**Task to carry out:** Repeat nothing but the lines below running from the one containing "AK Fürstenfeld. Museum Pfeilburg." to the one containing "706 Moore Road". Keep both end lines.

-=-=-

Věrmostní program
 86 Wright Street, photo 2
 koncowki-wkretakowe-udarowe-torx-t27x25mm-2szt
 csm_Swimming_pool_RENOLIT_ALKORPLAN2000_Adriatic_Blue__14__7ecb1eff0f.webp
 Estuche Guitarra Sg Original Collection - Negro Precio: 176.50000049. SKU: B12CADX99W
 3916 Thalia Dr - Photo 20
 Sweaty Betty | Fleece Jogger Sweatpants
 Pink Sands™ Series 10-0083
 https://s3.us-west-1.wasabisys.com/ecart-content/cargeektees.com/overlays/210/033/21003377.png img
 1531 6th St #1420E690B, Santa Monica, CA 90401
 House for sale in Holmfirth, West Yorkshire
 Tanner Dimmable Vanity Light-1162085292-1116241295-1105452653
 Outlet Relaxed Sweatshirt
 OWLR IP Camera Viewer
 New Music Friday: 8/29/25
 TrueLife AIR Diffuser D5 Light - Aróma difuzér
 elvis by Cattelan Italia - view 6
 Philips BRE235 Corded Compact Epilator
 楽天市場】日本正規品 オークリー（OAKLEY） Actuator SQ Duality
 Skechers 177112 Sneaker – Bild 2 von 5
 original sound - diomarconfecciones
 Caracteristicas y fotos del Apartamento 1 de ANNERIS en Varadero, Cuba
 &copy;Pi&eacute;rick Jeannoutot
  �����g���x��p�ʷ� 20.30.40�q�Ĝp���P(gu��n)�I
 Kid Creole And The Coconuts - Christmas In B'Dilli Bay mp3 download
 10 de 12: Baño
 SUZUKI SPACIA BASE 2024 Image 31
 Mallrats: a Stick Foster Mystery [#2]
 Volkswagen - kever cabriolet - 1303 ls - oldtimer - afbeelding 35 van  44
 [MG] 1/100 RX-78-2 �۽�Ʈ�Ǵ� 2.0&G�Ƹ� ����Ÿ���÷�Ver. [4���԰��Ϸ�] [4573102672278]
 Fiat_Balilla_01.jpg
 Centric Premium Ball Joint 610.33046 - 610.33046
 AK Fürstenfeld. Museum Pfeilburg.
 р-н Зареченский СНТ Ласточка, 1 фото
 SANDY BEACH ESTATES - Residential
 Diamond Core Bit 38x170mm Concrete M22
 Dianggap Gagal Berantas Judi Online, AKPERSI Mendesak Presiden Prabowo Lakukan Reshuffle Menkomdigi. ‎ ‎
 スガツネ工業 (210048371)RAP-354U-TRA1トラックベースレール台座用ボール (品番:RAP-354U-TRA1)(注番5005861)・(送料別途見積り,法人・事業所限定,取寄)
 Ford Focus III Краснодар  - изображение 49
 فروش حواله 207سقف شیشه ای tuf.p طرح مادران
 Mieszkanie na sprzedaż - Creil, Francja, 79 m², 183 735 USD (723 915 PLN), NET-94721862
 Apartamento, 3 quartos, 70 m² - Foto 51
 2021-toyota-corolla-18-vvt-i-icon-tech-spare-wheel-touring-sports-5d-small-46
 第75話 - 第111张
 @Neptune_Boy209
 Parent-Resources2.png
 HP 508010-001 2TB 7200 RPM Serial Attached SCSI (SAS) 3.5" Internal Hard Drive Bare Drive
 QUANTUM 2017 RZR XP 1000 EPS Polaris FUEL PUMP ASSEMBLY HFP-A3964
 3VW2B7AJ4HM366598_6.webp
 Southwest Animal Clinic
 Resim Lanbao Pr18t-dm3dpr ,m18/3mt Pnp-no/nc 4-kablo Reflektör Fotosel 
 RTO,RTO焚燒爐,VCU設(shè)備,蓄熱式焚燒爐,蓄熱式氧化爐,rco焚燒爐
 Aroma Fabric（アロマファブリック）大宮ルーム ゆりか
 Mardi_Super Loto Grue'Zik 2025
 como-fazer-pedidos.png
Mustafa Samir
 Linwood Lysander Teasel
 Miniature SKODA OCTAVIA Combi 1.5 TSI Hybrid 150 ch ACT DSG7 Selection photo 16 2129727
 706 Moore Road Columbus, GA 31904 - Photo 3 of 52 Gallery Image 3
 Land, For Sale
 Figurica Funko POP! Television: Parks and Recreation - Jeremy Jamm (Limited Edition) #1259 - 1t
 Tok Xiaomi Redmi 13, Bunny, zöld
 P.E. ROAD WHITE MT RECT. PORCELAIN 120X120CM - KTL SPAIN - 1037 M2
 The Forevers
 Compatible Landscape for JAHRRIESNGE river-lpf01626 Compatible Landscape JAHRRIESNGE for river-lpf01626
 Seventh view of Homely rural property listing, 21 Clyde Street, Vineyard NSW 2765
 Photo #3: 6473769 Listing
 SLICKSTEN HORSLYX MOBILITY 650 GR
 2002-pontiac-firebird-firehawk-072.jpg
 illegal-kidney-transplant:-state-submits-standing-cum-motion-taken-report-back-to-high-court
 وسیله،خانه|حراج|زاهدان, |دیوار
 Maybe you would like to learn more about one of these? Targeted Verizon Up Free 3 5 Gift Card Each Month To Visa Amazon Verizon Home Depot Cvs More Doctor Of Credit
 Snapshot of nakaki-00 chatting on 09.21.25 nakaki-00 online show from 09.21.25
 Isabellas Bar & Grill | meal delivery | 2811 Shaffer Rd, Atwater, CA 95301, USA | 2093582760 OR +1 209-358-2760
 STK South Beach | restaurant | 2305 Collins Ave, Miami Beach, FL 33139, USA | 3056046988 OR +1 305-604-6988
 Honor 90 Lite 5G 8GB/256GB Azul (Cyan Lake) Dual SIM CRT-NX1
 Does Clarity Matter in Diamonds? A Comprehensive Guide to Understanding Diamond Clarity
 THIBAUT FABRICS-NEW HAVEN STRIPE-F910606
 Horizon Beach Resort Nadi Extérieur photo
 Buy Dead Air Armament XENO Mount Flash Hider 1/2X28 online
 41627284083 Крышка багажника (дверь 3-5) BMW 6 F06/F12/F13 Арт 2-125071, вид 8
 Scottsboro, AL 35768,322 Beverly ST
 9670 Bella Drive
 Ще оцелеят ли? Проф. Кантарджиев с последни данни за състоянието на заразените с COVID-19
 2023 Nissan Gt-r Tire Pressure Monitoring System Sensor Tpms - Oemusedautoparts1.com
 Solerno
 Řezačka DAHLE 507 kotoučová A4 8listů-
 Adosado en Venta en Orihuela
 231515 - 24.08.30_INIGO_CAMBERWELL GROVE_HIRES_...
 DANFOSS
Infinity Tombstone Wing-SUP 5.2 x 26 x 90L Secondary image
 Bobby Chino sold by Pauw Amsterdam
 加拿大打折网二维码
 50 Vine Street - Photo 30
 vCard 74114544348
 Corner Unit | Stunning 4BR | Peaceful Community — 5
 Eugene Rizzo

-=-=-

**Exercise answer:**
 AK Fürstenfeld. Museum Pfeilburg.
 р-н Зареченский СНТ Ласточка, 1 фото
 SANDY BEACH ESTATES - Residential
 Diamond Core Bit 38x170mm Concrete M22
 Dianggap Gagal Berantas Judi Online, AKPERSI Mendesak Presiden Prabowo Lakukan Reshuffle Menkomdigi. ‎ ‎
 スガツネ工業 (210048371)RAP-354U-TRA1トラックベースレール台座用ボール (品番:RAP-354U-TRA1)(注番5005861)・(送料別途見積り,法人・事業所限定,取寄)
 Ford Focus III Краснодар  - изображение 49
 فروش حواله 207سقف شیشه ای tuf.p طرح مادران
 Mieszkanie na sprzedaż - Creil, Francja, 79 m², 183 735 USD (723 915 PLN), NET-94721862
 Apartamento, 3 quartos, 70 m² - Foto 51
 2021-toyota-corolla-18-vvt-i-icon-tech-spare-wheel-touring-sports-5d-small-46
 第75話 - 第111张
 @Neptune_Boy209
 Parent-Resources2.png
 HP 508010-001 2TB 7200 RPM Serial Attached SCSI (SAS) 3.5" Internal Hard Drive Bare Drive
 QUANTUM 2017 RZR XP 1000 EPS Polaris FUEL PUMP ASSEMBLY HFP-A3964
 3VW2B7AJ4HM366598_6.webp
 Southwest Animal Clinic
 Resim Lanbao Pr18t-dm3dpr ,m18/3mt Pnp-no/nc 4-kablo Reflektör Fotosel 
 RTO,RTO焚燒爐,VCU設(shè)備,蓄熱式焚燒爐,蓄熱式氧化爐,rco焚燒爐
 Aroma Fabric（アロマファブリック）大宮ルーム ゆりか
 Mardi_Super Loto Grue'Zik 2025
 como-fazer-pedidos.png
Mustafa Samir
 Linwood Lysander Teasel
 Miniature SKODA OCTAVIA Combi 1.5 TSI Hybrid 150 ch ACT DSG7 Selection photo 16 2129727
 706 Moore Road Columbus, GA 31904 - Photo 3 of 52 Gallery Image 3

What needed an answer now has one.